**READING TEXT:**
━━━━━━━━━━━━━━━━

The Cathedral of Baseball (Spring 2023 | Volume: 68, Issue: 2)

The Cathedral of Baseball

AH article image

Authors: Bruce Watson

Historic Era: Era 7: The Emergence of Modern America (1890-1930)

Historic Theme:

Subject:

Spring 2023 | Volume 68, Issue 2

yankee stadium
Built in 1923 and demolished in 2010, the original Yankee Stadium was one of the most famous venues in the U.S., known as the "Cathedral of Baseball" and the "House that Ruth Built." Library of Congress

Editor's Note: Bruce Watson is a writer, historian, and contributing editor of American Heritage. You can read more of his work on his blog, The Attic.

The Bronx, February 14, 1922 — A beefy man steps into a lumber yard frosted with snow. Wielding a hefty bat, he takes off his overcoat and turns to face a reporter. The reporter throws ball after ball, and Babe Ruth slugs them deep, deep over the snowy expanse. The House that Ruth Built, still a blueprint, but not a ballpark, has been christened.

━━━━━━━━━━━━━━━━

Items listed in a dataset
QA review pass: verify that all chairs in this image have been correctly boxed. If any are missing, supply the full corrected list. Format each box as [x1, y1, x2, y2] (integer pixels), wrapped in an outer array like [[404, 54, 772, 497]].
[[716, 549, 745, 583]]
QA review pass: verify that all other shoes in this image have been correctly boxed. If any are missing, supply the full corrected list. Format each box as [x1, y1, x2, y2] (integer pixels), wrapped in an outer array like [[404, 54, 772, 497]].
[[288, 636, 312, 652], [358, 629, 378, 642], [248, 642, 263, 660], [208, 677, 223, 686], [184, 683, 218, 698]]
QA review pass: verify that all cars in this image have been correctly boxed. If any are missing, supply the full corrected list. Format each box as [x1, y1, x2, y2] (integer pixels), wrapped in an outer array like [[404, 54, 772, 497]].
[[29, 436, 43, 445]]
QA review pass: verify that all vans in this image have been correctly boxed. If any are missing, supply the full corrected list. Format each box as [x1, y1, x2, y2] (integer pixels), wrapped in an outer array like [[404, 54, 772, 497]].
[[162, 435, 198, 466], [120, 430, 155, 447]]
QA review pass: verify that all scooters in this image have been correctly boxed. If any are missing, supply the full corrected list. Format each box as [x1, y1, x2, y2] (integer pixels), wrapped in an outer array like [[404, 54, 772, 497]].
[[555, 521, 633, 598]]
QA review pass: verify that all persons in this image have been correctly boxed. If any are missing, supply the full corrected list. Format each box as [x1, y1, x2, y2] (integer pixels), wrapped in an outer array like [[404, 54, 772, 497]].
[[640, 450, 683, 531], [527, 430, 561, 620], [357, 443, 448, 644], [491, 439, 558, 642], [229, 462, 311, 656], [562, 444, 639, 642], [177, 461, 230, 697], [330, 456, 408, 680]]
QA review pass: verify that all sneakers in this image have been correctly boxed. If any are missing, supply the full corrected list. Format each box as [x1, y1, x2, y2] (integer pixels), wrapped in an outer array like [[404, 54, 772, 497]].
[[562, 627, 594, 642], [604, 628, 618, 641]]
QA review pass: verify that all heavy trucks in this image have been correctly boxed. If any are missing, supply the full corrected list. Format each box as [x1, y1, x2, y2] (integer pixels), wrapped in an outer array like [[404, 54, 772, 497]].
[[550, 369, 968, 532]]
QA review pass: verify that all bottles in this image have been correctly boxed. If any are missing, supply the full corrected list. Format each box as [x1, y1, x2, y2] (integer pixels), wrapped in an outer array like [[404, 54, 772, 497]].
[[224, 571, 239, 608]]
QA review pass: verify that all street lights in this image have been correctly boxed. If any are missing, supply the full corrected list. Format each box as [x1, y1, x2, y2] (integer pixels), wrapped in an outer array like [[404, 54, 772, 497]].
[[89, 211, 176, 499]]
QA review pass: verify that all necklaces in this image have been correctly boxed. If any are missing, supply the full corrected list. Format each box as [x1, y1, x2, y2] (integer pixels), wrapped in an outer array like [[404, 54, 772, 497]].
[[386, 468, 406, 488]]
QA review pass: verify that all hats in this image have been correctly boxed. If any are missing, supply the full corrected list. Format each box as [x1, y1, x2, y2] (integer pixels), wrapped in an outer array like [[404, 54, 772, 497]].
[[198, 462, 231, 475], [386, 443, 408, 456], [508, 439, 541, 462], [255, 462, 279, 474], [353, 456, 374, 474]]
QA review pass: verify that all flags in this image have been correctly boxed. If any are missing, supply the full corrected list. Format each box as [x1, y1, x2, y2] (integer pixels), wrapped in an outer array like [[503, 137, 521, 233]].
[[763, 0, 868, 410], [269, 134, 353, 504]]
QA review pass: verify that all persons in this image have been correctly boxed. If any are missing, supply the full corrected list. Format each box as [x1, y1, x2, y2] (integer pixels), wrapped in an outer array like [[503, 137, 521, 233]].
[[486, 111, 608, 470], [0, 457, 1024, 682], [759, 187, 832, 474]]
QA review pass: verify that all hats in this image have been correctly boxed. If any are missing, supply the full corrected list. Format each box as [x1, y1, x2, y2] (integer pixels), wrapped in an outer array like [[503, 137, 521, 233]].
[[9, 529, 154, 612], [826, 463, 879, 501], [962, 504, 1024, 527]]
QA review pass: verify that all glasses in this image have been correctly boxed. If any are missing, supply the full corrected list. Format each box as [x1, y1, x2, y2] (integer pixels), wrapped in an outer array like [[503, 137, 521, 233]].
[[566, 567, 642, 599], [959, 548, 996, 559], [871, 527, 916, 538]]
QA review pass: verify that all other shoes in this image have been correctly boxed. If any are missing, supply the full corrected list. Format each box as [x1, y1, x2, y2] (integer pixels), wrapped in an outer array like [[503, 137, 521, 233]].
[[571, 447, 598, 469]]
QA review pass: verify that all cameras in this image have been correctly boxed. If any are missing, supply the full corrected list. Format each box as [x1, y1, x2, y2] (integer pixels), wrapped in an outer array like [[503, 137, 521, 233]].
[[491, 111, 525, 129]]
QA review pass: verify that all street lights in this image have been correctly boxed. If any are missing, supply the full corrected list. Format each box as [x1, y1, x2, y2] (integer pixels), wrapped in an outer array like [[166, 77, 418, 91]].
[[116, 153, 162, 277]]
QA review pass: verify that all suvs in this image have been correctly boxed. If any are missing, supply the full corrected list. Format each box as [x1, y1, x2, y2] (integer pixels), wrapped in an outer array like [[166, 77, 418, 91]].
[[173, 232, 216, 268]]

━━━━━━━━━━━━━━━━

**DIRECTIONS:**
Answer these questions using the article on Yankee Stadium.
1. In what year was the original Yankee Stadium demolished?
2. What is the name of Bruce Watson's blog?
3. On what date does the article place Babe Ruth hitting balls in the snowy lumber yard?

**TASK SOLUTION:**
1. 2010
2. The Attic
3. February 14, 1922